As shown in Table 3, LA anteroposterior diameters, LA left–right diameters, LAV_max, and LAV_min were significantly decreased postoperatively (all p < 0.001). LAEF increased postoperatively and was slightly lower than that of the healthy controls [pre-TA-BSM, 48 ± 1.4% vs. post-TA-BSM, 54 ± 1.5% (p < 0.001), Controls, 63 ± 1.2% (both p < 0.001 for pre-TA-BSM and post-TA-BSM)].

The LV morphological and functional parameters of the study groups are displayed in Table 4. SV, CI, LVMI, LVRI, LVEF, maximum wall thickness, maximum wall thickness in non-surgical segments, and LVMI decreased after TA-BSM (all p < 0.05). However, SV, LVMI, LVRI, maximum wall thickness, and non-surgical segment maximum wall thickness were still higher than in the normal controls (all p < 0.05). A representative case of cine images before and after TA-BSM is shown in Fig. 3. After the procedure, the thickness of the myocardial segment without surgical resection decreased significantly [pre-TA-BSM, 22 ± 1.0 mm vs. post-TA-BSM, 16 ± 0.7 mm (p < 0.001), Controls, 9.1 ± 0.1 mm (both p < 0.001)], and the high-speed blood flow signals due to LVOT obstruction disappeared.

There was no significant preoperative difference between the two subgroups in the function parameters. Patients with a reverse septal curvature had a significantly higher LVMI and maximum wall thickness than patients with a sigmoid septum preoperatively (121 ± 6.5 g/m² vs. 71 (68, 107) g/m², 26 ± 1.1 mm vs. 19 ± 1.0 mm, both p < 0.001), but their LVEDD was smaller (45 ± 1.1 mm vs. 51 (48, 57) mm, p = 0.001). In addition, SV, CI, LVEF, LVMI, LVRI, maximum wall thickness, and maximum wall thickness in the non-surgical segments were significantly reduced postoperatively in both subgroups (all p < 0.05). However, the left ventricular end-diastolic volume index (LVEDVI) and LVEDD decreased in patients with a sigmoid septum postoperatively (pre-TA-BSM, 83 ml/m² vs. post-TA-BSM, 73 ml/m², pre-TA-BSM, 51 (48, 57) mm vs. post-TA-BSM, 47 (43, 50) mm, both p < 0.001) but increased in patients with reverse septal curvature (pre-TA-BSM, 80 ml/m² vs. post-TA-BSM, 87 ml/m², pre-TA-BSM, 45 ± 1.1 mm vs. post-TA-BSM, 51 ± 0.9, both p < 0.001) (Fig. 4 and Table 5).

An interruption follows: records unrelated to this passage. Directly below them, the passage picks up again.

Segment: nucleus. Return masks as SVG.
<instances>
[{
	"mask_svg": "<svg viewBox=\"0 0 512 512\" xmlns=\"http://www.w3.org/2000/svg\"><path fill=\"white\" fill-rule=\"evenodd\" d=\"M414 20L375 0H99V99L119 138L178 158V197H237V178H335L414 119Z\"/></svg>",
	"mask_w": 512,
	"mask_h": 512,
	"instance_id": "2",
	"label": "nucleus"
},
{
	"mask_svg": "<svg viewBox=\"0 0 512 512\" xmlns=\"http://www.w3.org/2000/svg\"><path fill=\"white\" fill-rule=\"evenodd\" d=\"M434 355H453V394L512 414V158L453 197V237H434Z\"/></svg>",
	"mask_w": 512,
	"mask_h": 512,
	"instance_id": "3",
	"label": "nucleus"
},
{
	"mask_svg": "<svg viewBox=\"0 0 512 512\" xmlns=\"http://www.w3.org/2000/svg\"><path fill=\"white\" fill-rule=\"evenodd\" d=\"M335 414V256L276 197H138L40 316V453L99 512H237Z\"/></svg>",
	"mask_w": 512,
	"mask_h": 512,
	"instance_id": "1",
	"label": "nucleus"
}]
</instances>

The correlations between LVRI and conventional parameters are shown in Fig. 5. Among the morphological and functional parameters, LVMI and maximum wall thickness were significantly correlated with LVRI preoperatively (r_s = 0.734 and r = 0.679, both p < 0.001). After TA-BSM, both remained significantly associated with LVRI. The correlation between LVMI and LVRI was enhanced (r = 0.853, p < 0.001), but the correlation between maximal wall thickness and LVRI did not change significantly (r = 0.696, p < 0.001).

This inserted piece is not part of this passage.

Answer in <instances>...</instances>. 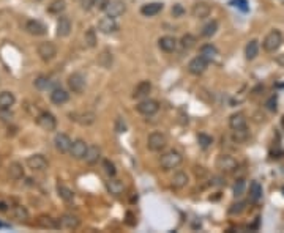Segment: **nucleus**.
<instances>
[{"instance_id":"f704fd0d","label":"nucleus","mask_w":284,"mask_h":233,"mask_svg":"<svg viewBox=\"0 0 284 233\" xmlns=\"http://www.w3.org/2000/svg\"><path fill=\"white\" fill-rule=\"evenodd\" d=\"M11 216L16 219V221H27L29 219V210L22 205H16L11 208Z\"/></svg>"},{"instance_id":"2f4dec72","label":"nucleus","mask_w":284,"mask_h":233,"mask_svg":"<svg viewBox=\"0 0 284 233\" xmlns=\"http://www.w3.org/2000/svg\"><path fill=\"white\" fill-rule=\"evenodd\" d=\"M259 41L258 39H251V41H248V44L245 46V57H246V60H254L256 57L259 55Z\"/></svg>"},{"instance_id":"473e14b6","label":"nucleus","mask_w":284,"mask_h":233,"mask_svg":"<svg viewBox=\"0 0 284 233\" xmlns=\"http://www.w3.org/2000/svg\"><path fill=\"white\" fill-rule=\"evenodd\" d=\"M201 57H204L205 60H208V62H212V60H215L216 57H218V49H216V46L213 44H204L201 48Z\"/></svg>"},{"instance_id":"aec40b11","label":"nucleus","mask_w":284,"mask_h":233,"mask_svg":"<svg viewBox=\"0 0 284 233\" xmlns=\"http://www.w3.org/2000/svg\"><path fill=\"white\" fill-rule=\"evenodd\" d=\"M163 8H164V5L161 2H150V3H145L141 6V15L145 18H152L163 11Z\"/></svg>"},{"instance_id":"5701e85b","label":"nucleus","mask_w":284,"mask_h":233,"mask_svg":"<svg viewBox=\"0 0 284 233\" xmlns=\"http://www.w3.org/2000/svg\"><path fill=\"white\" fill-rule=\"evenodd\" d=\"M152 91V84L150 81H142L139 82L133 90V98L134 99H144L148 96V93Z\"/></svg>"},{"instance_id":"c756f323","label":"nucleus","mask_w":284,"mask_h":233,"mask_svg":"<svg viewBox=\"0 0 284 233\" xmlns=\"http://www.w3.org/2000/svg\"><path fill=\"white\" fill-rule=\"evenodd\" d=\"M188 183H189V178L185 172H177V174H174L171 179V184L174 189H183L188 186Z\"/></svg>"},{"instance_id":"de8ad7c7","label":"nucleus","mask_w":284,"mask_h":233,"mask_svg":"<svg viewBox=\"0 0 284 233\" xmlns=\"http://www.w3.org/2000/svg\"><path fill=\"white\" fill-rule=\"evenodd\" d=\"M109 2H111V0H93V6L97 10H100V11H104L106 6L109 5Z\"/></svg>"},{"instance_id":"49530a36","label":"nucleus","mask_w":284,"mask_h":233,"mask_svg":"<svg viewBox=\"0 0 284 233\" xmlns=\"http://www.w3.org/2000/svg\"><path fill=\"white\" fill-rule=\"evenodd\" d=\"M0 120H2V122H11L13 120V114L10 112V109H0Z\"/></svg>"},{"instance_id":"37998d69","label":"nucleus","mask_w":284,"mask_h":233,"mask_svg":"<svg viewBox=\"0 0 284 233\" xmlns=\"http://www.w3.org/2000/svg\"><path fill=\"white\" fill-rule=\"evenodd\" d=\"M246 208V203L245 202H237V203H232L231 208H229V215H242L243 211Z\"/></svg>"},{"instance_id":"f257e3e1","label":"nucleus","mask_w":284,"mask_h":233,"mask_svg":"<svg viewBox=\"0 0 284 233\" xmlns=\"http://www.w3.org/2000/svg\"><path fill=\"white\" fill-rule=\"evenodd\" d=\"M283 33L280 30H270L265 38H264V41H262V48L265 52H276L280 48H281V44H283Z\"/></svg>"},{"instance_id":"7ed1b4c3","label":"nucleus","mask_w":284,"mask_h":233,"mask_svg":"<svg viewBox=\"0 0 284 233\" xmlns=\"http://www.w3.org/2000/svg\"><path fill=\"white\" fill-rule=\"evenodd\" d=\"M166 145H167V137H166L164 132H161V131L152 132L147 139V148L153 153L163 151L166 148Z\"/></svg>"},{"instance_id":"3c124183","label":"nucleus","mask_w":284,"mask_h":233,"mask_svg":"<svg viewBox=\"0 0 284 233\" xmlns=\"http://www.w3.org/2000/svg\"><path fill=\"white\" fill-rule=\"evenodd\" d=\"M81 3H82L84 10H90L93 6V0H81Z\"/></svg>"},{"instance_id":"8fccbe9b","label":"nucleus","mask_w":284,"mask_h":233,"mask_svg":"<svg viewBox=\"0 0 284 233\" xmlns=\"http://www.w3.org/2000/svg\"><path fill=\"white\" fill-rule=\"evenodd\" d=\"M185 13V10H183V6L182 5H174L172 6V15H174V18H180L182 15Z\"/></svg>"},{"instance_id":"e433bc0d","label":"nucleus","mask_w":284,"mask_h":233,"mask_svg":"<svg viewBox=\"0 0 284 233\" xmlns=\"http://www.w3.org/2000/svg\"><path fill=\"white\" fill-rule=\"evenodd\" d=\"M196 43H198V39H196L194 35H191V33H186V35L182 36L180 39V46H182V49H185V51H189V49H193Z\"/></svg>"},{"instance_id":"4468645a","label":"nucleus","mask_w":284,"mask_h":233,"mask_svg":"<svg viewBox=\"0 0 284 233\" xmlns=\"http://www.w3.org/2000/svg\"><path fill=\"white\" fill-rule=\"evenodd\" d=\"M57 221H59V229L62 230H76L81 225V219L74 215H63Z\"/></svg>"},{"instance_id":"423d86ee","label":"nucleus","mask_w":284,"mask_h":233,"mask_svg":"<svg viewBox=\"0 0 284 233\" xmlns=\"http://www.w3.org/2000/svg\"><path fill=\"white\" fill-rule=\"evenodd\" d=\"M37 125L40 126L41 129L47 131V132H52L57 129V118L54 117L51 112H40L38 117H37Z\"/></svg>"},{"instance_id":"7c9ffc66","label":"nucleus","mask_w":284,"mask_h":233,"mask_svg":"<svg viewBox=\"0 0 284 233\" xmlns=\"http://www.w3.org/2000/svg\"><path fill=\"white\" fill-rule=\"evenodd\" d=\"M25 175V172H24V167H22V164L21 162H11L10 164V167H8V177L11 179H15V181H19V179H22Z\"/></svg>"},{"instance_id":"dca6fc26","label":"nucleus","mask_w":284,"mask_h":233,"mask_svg":"<svg viewBox=\"0 0 284 233\" xmlns=\"http://www.w3.org/2000/svg\"><path fill=\"white\" fill-rule=\"evenodd\" d=\"M106 15L111 18H119L126 11V3L123 0H111L109 5L106 6Z\"/></svg>"},{"instance_id":"a878e982","label":"nucleus","mask_w":284,"mask_h":233,"mask_svg":"<svg viewBox=\"0 0 284 233\" xmlns=\"http://www.w3.org/2000/svg\"><path fill=\"white\" fill-rule=\"evenodd\" d=\"M37 224H38V227L47 229V230H56V229H59V221H57V219H54V217L47 216V215L38 216Z\"/></svg>"},{"instance_id":"bb28decb","label":"nucleus","mask_w":284,"mask_h":233,"mask_svg":"<svg viewBox=\"0 0 284 233\" xmlns=\"http://www.w3.org/2000/svg\"><path fill=\"white\" fill-rule=\"evenodd\" d=\"M100 158H101V148L98 145H89V150H87L85 153V162L89 164V165H93V164H97L100 161Z\"/></svg>"},{"instance_id":"4be33fe9","label":"nucleus","mask_w":284,"mask_h":233,"mask_svg":"<svg viewBox=\"0 0 284 233\" xmlns=\"http://www.w3.org/2000/svg\"><path fill=\"white\" fill-rule=\"evenodd\" d=\"M229 128L232 131L235 129H243L246 128V117L243 112H235L231 117H229Z\"/></svg>"},{"instance_id":"6e6552de","label":"nucleus","mask_w":284,"mask_h":233,"mask_svg":"<svg viewBox=\"0 0 284 233\" xmlns=\"http://www.w3.org/2000/svg\"><path fill=\"white\" fill-rule=\"evenodd\" d=\"M98 32L104 33V35H112V33H117L119 32V24L116 21V18H111V16H104L101 18L98 21V25H97Z\"/></svg>"},{"instance_id":"1a4fd4ad","label":"nucleus","mask_w":284,"mask_h":233,"mask_svg":"<svg viewBox=\"0 0 284 233\" xmlns=\"http://www.w3.org/2000/svg\"><path fill=\"white\" fill-rule=\"evenodd\" d=\"M37 52L43 62H51V60L57 55V46L52 41H43L38 44Z\"/></svg>"},{"instance_id":"ea45409f","label":"nucleus","mask_w":284,"mask_h":233,"mask_svg":"<svg viewBox=\"0 0 284 233\" xmlns=\"http://www.w3.org/2000/svg\"><path fill=\"white\" fill-rule=\"evenodd\" d=\"M33 85H35L38 90H47V89L52 87V82H51V79L47 77V76H40V77L35 79Z\"/></svg>"},{"instance_id":"393cba45","label":"nucleus","mask_w":284,"mask_h":233,"mask_svg":"<svg viewBox=\"0 0 284 233\" xmlns=\"http://www.w3.org/2000/svg\"><path fill=\"white\" fill-rule=\"evenodd\" d=\"M106 188L112 196H122L125 192V184L114 177H109V179L106 181Z\"/></svg>"},{"instance_id":"6ab92c4d","label":"nucleus","mask_w":284,"mask_h":233,"mask_svg":"<svg viewBox=\"0 0 284 233\" xmlns=\"http://www.w3.org/2000/svg\"><path fill=\"white\" fill-rule=\"evenodd\" d=\"M51 103L52 104H56V106H63L70 101V93L63 90V89H60V87H56L52 91H51Z\"/></svg>"},{"instance_id":"ddd939ff","label":"nucleus","mask_w":284,"mask_h":233,"mask_svg":"<svg viewBox=\"0 0 284 233\" xmlns=\"http://www.w3.org/2000/svg\"><path fill=\"white\" fill-rule=\"evenodd\" d=\"M71 145H73V141L70 139V136L63 134V132H59V134L54 137V146H56V150L59 153H62V155L70 153Z\"/></svg>"},{"instance_id":"9d476101","label":"nucleus","mask_w":284,"mask_h":233,"mask_svg":"<svg viewBox=\"0 0 284 233\" xmlns=\"http://www.w3.org/2000/svg\"><path fill=\"white\" fill-rule=\"evenodd\" d=\"M66 82H68V89L73 93H78V95H81L85 89V76L82 72H73V74L68 76Z\"/></svg>"},{"instance_id":"a19ab883","label":"nucleus","mask_w":284,"mask_h":233,"mask_svg":"<svg viewBox=\"0 0 284 233\" xmlns=\"http://www.w3.org/2000/svg\"><path fill=\"white\" fill-rule=\"evenodd\" d=\"M245 191H246V183H245V179H243V178L237 179L235 184H234V189H232L234 197H235V198L242 197L243 194H245Z\"/></svg>"},{"instance_id":"58836bf2","label":"nucleus","mask_w":284,"mask_h":233,"mask_svg":"<svg viewBox=\"0 0 284 233\" xmlns=\"http://www.w3.org/2000/svg\"><path fill=\"white\" fill-rule=\"evenodd\" d=\"M84 39H85V44L89 46V48H95L98 43V39H97V30H95L93 27H90L89 30H85V35H84Z\"/></svg>"},{"instance_id":"cd10ccee","label":"nucleus","mask_w":284,"mask_h":233,"mask_svg":"<svg viewBox=\"0 0 284 233\" xmlns=\"http://www.w3.org/2000/svg\"><path fill=\"white\" fill-rule=\"evenodd\" d=\"M16 103V96L13 91L5 90L0 93V109H11Z\"/></svg>"},{"instance_id":"4c0bfd02","label":"nucleus","mask_w":284,"mask_h":233,"mask_svg":"<svg viewBox=\"0 0 284 233\" xmlns=\"http://www.w3.org/2000/svg\"><path fill=\"white\" fill-rule=\"evenodd\" d=\"M216 32H218V22L210 21L208 24H205L204 27H202V36H204V38H212Z\"/></svg>"},{"instance_id":"c03bdc74","label":"nucleus","mask_w":284,"mask_h":233,"mask_svg":"<svg viewBox=\"0 0 284 233\" xmlns=\"http://www.w3.org/2000/svg\"><path fill=\"white\" fill-rule=\"evenodd\" d=\"M248 129L246 128H243V129H235L234 131V141L235 142H245L246 139H248Z\"/></svg>"},{"instance_id":"412c9836","label":"nucleus","mask_w":284,"mask_h":233,"mask_svg":"<svg viewBox=\"0 0 284 233\" xmlns=\"http://www.w3.org/2000/svg\"><path fill=\"white\" fill-rule=\"evenodd\" d=\"M177 46H179V41L171 35L161 36L158 39V48L163 52H174L175 49H177Z\"/></svg>"},{"instance_id":"c85d7f7f","label":"nucleus","mask_w":284,"mask_h":233,"mask_svg":"<svg viewBox=\"0 0 284 233\" xmlns=\"http://www.w3.org/2000/svg\"><path fill=\"white\" fill-rule=\"evenodd\" d=\"M262 194H264V191H262V186L259 181H251V184H249V202H253V203H258L261 198H262Z\"/></svg>"},{"instance_id":"864d4df0","label":"nucleus","mask_w":284,"mask_h":233,"mask_svg":"<svg viewBox=\"0 0 284 233\" xmlns=\"http://www.w3.org/2000/svg\"><path fill=\"white\" fill-rule=\"evenodd\" d=\"M0 167H2V158H0Z\"/></svg>"},{"instance_id":"2eb2a0df","label":"nucleus","mask_w":284,"mask_h":233,"mask_svg":"<svg viewBox=\"0 0 284 233\" xmlns=\"http://www.w3.org/2000/svg\"><path fill=\"white\" fill-rule=\"evenodd\" d=\"M27 165H29V169L35 170V172H43L47 169V159L43 156V155H32L25 159Z\"/></svg>"},{"instance_id":"72a5a7b5","label":"nucleus","mask_w":284,"mask_h":233,"mask_svg":"<svg viewBox=\"0 0 284 233\" xmlns=\"http://www.w3.org/2000/svg\"><path fill=\"white\" fill-rule=\"evenodd\" d=\"M57 194H59V197L62 198L63 202H66V203H70V202L74 200V191L70 189L68 186H65V184H59V186H57Z\"/></svg>"},{"instance_id":"20e7f679","label":"nucleus","mask_w":284,"mask_h":233,"mask_svg":"<svg viewBox=\"0 0 284 233\" xmlns=\"http://www.w3.org/2000/svg\"><path fill=\"white\" fill-rule=\"evenodd\" d=\"M136 110L144 117H152L160 110V103L150 98H144L136 104Z\"/></svg>"},{"instance_id":"a211bd4d","label":"nucleus","mask_w":284,"mask_h":233,"mask_svg":"<svg viewBox=\"0 0 284 233\" xmlns=\"http://www.w3.org/2000/svg\"><path fill=\"white\" fill-rule=\"evenodd\" d=\"M210 13H212V6L205 2H196L191 8V15L196 19H205L210 16Z\"/></svg>"},{"instance_id":"0eeeda50","label":"nucleus","mask_w":284,"mask_h":233,"mask_svg":"<svg viewBox=\"0 0 284 233\" xmlns=\"http://www.w3.org/2000/svg\"><path fill=\"white\" fill-rule=\"evenodd\" d=\"M70 120L74 123H78L81 126H92L95 122H97V115H95V112H90V110H85V112H71L68 114Z\"/></svg>"},{"instance_id":"09e8293b","label":"nucleus","mask_w":284,"mask_h":233,"mask_svg":"<svg viewBox=\"0 0 284 233\" xmlns=\"http://www.w3.org/2000/svg\"><path fill=\"white\" fill-rule=\"evenodd\" d=\"M116 131L117 132H125L126 131V125H125V122H123V118H117L116 120Z\"/></svg>"},{"instance_id":"5fc2aeb1","label":"nucleus","mask_w":284,"mask_h":233,"mask_svg":"<svg viewBox=\"0 0 284 233\" xmlns=\"http://www.w3.org/2000/svg\"><path fill=\"white\" fill-rule=\"evenodd\" d=\"M280 2H281V3H283V5H284V0H280Z\"/></svg>"},{"instance_id":"b1692460","label":"nucleus","mask_w":284,"mask_h":233,"mask_svg":"<svg viewBox=\"0 0 284 233\" xmlns=\"http://www.w3.org/2000/svg\"><path fill=\"white\" fill-rule=\"evenodd\" d=\"M57 36L60 38H66L71 33V21L70 18L66 16H60L57 21Z\"/></svg>"},{"instance_id":"f3484780","label":"nucleus","mask_w":284,"mask_h":233,"mask_svg":"<svg viewBox=\"0 0 284 233\" xmlns=\"http://www.w3.org/2000/svg\"><path fill=\"white\" fill-rule=\"evenodd\" d=\"M89 150V143L82 139H76L71 145V150H70V155L74 159H84L85 158V153Z\"/></svg>"},{"instance_id":"f8f14e48","label":"nucleus","mask_w":284,"mask_h":233,"mask_svg":"<svg viewBox=\"0 0 284 233\" xmlns=\"http://www.w3.org/2000/svg\"><path fill=\"white\" fill-rule=\"evenodd\" d=\"M208 68V60H205L204 57H194L191 62L188 63V71L194 76H201L204 74Z\"/></svg>"},{"instance_id":"c9c22d12","label":"nucleus","mask_w":284,"mask_h":233,"mask_svg":"<svg viewBox=\"0 0 284 233\" xmlns=\"http://www.w3.org/2000/svg\"><path fill=\"white\" fill-rule=\"evenodd\" d=\"M66 8V2L65 0H52L47 6V11L52 13V15H60V13H63Z\"/></svg>"},{"instance_id":"79ce46f5","label":"nucleus","mask_w":284,"mask_h":233,"mask_svg":"<svg viewBox=\"0 0 284 233\" xmlns=\"http://www.w3.org/2000/svg\"><path fill=\"white\" fill-rule=\"evenodd\" d=\"M103 169L107 174V177H116V174H117L116 164H114L112 161H109V159H104L103 161Z\"/></svg>"},{"instance_id":"603ef678","label":"nucleus","mask_w":284,"mask_h":233,"mask_svg":"<svg viewBox=\"0 0 284 233\" xmlns=\"http://www.w3.org/2000/svg\"><path fill=\"white\" fill-rule=\"evenodd\" d=\"M0 211H8V205H6L5 202H0Z\"/></svg>"},{"instance_id":"a18cd8bd","label":"nucleus","mask_w":284,"mask_h":233,"mask_svg":"<svg viewBox=\"0 0 284 233\" xmlns=\"http://www.w3.org/2000/svg\"><path fill=\"white\" fill-rule=\"evenodd\" d=\"M198 142H199V145L202 146V148H208V146L213 143V139L210 136H207V134H198Z\"/></svg>"},{"instance_id":"f03ea898","label":"nucleus","mask_w":284,"mask_h":233,"mask_svg":"<svg viewBox=\"0 0 284 233\" xmlns=\"http://www.w3.org/2000/svg\"><path fill=\"white\" fill-rule=\"evenodd\" d=\"M182 162H183V156H182V153L177 150H171V151L164 153L160 159V165L163 170H174V169H177Z\"/></svg>"},{"instance_id":"9b49d317","label":"nucleus","mask_w":284,"mask_h":233,"mask_svg":"<svg viewBox=\"0 0 284 233\" xmlns=\"http://www.w3.org/2000/svg\"><path fill=\"white\" fill-rule=\"evenodd\" d=\"M24 30L29 33V35L43 36V35H46L47 27L43 22L37 21V19H29V21H25V24H24Z\"/></svg>"},{"instance_id":"39448f33","label":"nucleus","mask_w":284,"mask_h":233,"mask_svg":"<svg viewBox=\"0 0 284 233\" xmlns=\"http://www.w3.org/2000/svg\"><path fill=\"white\" fill-rule=\"evenodd\" d=\"M216 169L220 172H224V174H232V172L237 170L239 167V162L235 161V158H232L231 155H220L216 158Z\"/></svg>"}]
</instances>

Clinical variables, including patient demographics, echocardiographic parameters, and CMR measurement parameters, were analyzed to identify the predictors of reverse remodeling. In the univariate analysis, the weight of the resected myocardium, maximum wall thickness, △SAM, △LVOTG, baseline LVEDVI, and baseline LVMI appeared to predict a reduction in LVMI (all p < 0.05). However, in the multivariate analysis, only △LVOTG (adjusted β = 0.323, p = 0.018) and baseline LVMI (adjusted β = 0.436, p < 0.040) were independent predictors of LV mass regression (Table 6). In addition, the weight of the resected myocardium (adjusted β = 0.476, p = 0.005) and △mitral regurgitation degree (adjusted β = − 0.245, p = 0.040) were associated with △LVRI.

The LA and LV parameters in the two subgroups before and after TA-BSM showed excellent reproducibility (intra-observer ICC: 0.90–0.99; inter-observer ICC: 0.92–0.99).